> [The problem] Switch "rocky mound" to "stone outcrop" everywhere it occurs in the listing below, and give the lines back with nothing else changed.
########################################
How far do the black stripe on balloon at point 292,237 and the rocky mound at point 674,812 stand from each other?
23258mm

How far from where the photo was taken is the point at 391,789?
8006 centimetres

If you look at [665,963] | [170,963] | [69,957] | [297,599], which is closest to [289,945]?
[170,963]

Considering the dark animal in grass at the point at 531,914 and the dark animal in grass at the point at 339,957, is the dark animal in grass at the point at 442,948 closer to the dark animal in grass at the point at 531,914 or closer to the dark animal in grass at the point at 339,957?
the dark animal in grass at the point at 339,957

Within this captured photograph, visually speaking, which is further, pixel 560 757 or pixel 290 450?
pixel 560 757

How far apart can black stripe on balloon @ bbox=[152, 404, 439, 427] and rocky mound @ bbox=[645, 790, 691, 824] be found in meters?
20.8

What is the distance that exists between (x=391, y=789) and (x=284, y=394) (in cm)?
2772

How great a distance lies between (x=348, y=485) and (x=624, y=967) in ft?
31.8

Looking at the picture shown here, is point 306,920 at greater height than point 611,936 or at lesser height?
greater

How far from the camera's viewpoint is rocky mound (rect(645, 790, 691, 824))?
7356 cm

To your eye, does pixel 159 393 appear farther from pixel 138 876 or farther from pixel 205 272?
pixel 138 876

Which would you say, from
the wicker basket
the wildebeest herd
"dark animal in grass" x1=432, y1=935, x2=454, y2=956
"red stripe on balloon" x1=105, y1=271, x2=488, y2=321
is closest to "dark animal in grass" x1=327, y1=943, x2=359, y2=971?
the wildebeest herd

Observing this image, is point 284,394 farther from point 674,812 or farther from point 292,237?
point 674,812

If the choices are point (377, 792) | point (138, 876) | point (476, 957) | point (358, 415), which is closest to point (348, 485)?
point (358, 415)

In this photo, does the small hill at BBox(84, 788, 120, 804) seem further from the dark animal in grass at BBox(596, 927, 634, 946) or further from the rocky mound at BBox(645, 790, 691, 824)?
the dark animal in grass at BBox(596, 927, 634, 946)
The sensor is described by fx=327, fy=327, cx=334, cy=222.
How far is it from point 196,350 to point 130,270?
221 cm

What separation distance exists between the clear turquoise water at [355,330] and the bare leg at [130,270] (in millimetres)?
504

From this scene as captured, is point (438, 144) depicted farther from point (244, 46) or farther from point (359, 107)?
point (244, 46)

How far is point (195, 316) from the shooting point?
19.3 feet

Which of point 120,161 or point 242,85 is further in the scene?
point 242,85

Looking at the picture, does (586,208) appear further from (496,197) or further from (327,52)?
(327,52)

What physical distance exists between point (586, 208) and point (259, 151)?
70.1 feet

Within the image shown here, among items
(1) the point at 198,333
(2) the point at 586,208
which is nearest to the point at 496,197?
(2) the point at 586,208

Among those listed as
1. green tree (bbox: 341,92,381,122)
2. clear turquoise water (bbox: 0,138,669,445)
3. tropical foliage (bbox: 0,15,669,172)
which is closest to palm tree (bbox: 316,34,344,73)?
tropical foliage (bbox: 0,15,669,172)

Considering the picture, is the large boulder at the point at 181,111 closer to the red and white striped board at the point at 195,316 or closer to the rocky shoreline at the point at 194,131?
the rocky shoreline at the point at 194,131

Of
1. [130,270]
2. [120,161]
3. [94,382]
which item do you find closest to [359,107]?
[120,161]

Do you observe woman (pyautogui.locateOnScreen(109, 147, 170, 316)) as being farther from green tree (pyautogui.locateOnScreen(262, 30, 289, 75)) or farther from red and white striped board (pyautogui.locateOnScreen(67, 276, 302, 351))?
########################################
> [Reply to the exercise]
How far do the black stripe on balloon at point 292,237 and the stone outcrop at point 674,812 stand from each other?
23258mm

How far from where the photo was taken is the point at 391,789?
8006 centimetres

If you look at [665,963] | [170,963] | [69,957] | [297,599], which is closest to [289,945]?
[170,963]

Considering the dark animal in grass at the point at 531,914 and the dark animal in grass at the point at 339,957, is the dark animal in grass at the point at 442,948 closer to the dark animal in grass at the point at 531,914 or closer to the dark animal in grass at the point at 339,957?
the dark animal in grass at the point at 339,957

Within this captured photograph, visually speaking, which is further, pixel 560 757 or pixel 290 450?
pixel 560 757

How far apart can black stripe on balloon @ bbox=[152, 404, 439, 427] and stone outcrop @ bbox=[645, 790, 691, 824] be found in meters?
20.8

What is the distance that exists between (x=391, y=789) and (x=284, y=394) (in cm)?
2772

How great a distance lies between (x=348, y=485) and (x=624, y=967) in ft?
31.8

Looking at the picture shown here, is point 306,920 at greater height than point 611,936 or at lesser height?
greater

How far from the camera's viewpoint is stone outcrop (rect(645, 790, 691, 824))?
7356 cm

To your eye, does pixel 159 393 appear farther from pixel 138 876 or farther from pixel 205 272?
pixel 138 876

Which would you say, from
the wicker basket
the wildebeest herd
"dark animal in grass" x1=432, y1=935, x2=454, y2=956
"red stripe on balloon" x1=105, y1=271, x2=488, y2=321
is closest to "dark animal in grass" x1=327, y1=943, x2=359, y2=971?
the wildebeest herd

Observing this image, is point 284,394 farther from point 674,812 or farther from point 292,237?
point 674,812

If the choices are point (377, 792) | point (138, 876) | point (476, 957) | point (358, 415), which is closest to point (348, 485)?
point (358, 415)

In this photo, does the small hill at BBox(84, 788, 120, 804) seem further from the dark animal in grass at BBox(596, 927, 634, 946) or further from the stone outcrop at BBox(645, 790, 691, 824)?
the dark animal in grass at BBox(596, 927, 634, 946)
The sensor is described by fx=327, fy=327, cx=334, cy=222.
How far is it from point 196,350 to point 130,270?
221 cm

What separation distance exists between the clear turquoise water at [355,330] and the bare leg at [130,270] (in millimetres)?
504

From this scene as captured, is point (438, 144) depicted farther from point (244, 46) or farther from point (359, 107)?
point (244, 46)

How far is point (195, 316) from the shooting point?
19.3 feet

Which of point 120,161 or point 242,85 is further in the scene?
point 242,85

Looking at the picture, does (586,208) appear further from (496,197) or further from (327,52)?
(327,52)

What physical distance exists between point (586, 208) and point (259, 151)?
70.1 feet

Within the image shown here, among items
(1) the point at 198,333
(2) the point at 586,208
which is nearest to the point at 496,197?
(2) the point at 586,208

Among those listed as
1. green tree (bbox: 341,92,381,122)
2. clear turquoise water (bbox: 0,138,669,445)
3. tropical foliage (bbox: 0,15,669,172)
which is closest to palm tree (bbox: 316,34,344,73)?
tropical foliage (bbox: 0,15,669,172)

Considering the picture, is the large boulder at the point at 181,111 closer to the red and white striped board at the point at 195,316 or closer to the rocky shoreline at the point at 194,131?
the rocky shoreline at the point at 194,131

Of
1. [130,270]
2. [120,161]
3. [94,382]
which item do you find closest to [359,107]?
[120,161]

Do you observe woman (pyautogui.locateOnScreen(109, 147, 170, 316)) as being farther from green tree (pyautogui.locateOnScreen(262, 30, 289, 75)) or farther from red and white striped board (pyautogui.locateOnScreen(67, 276, 302, 351))?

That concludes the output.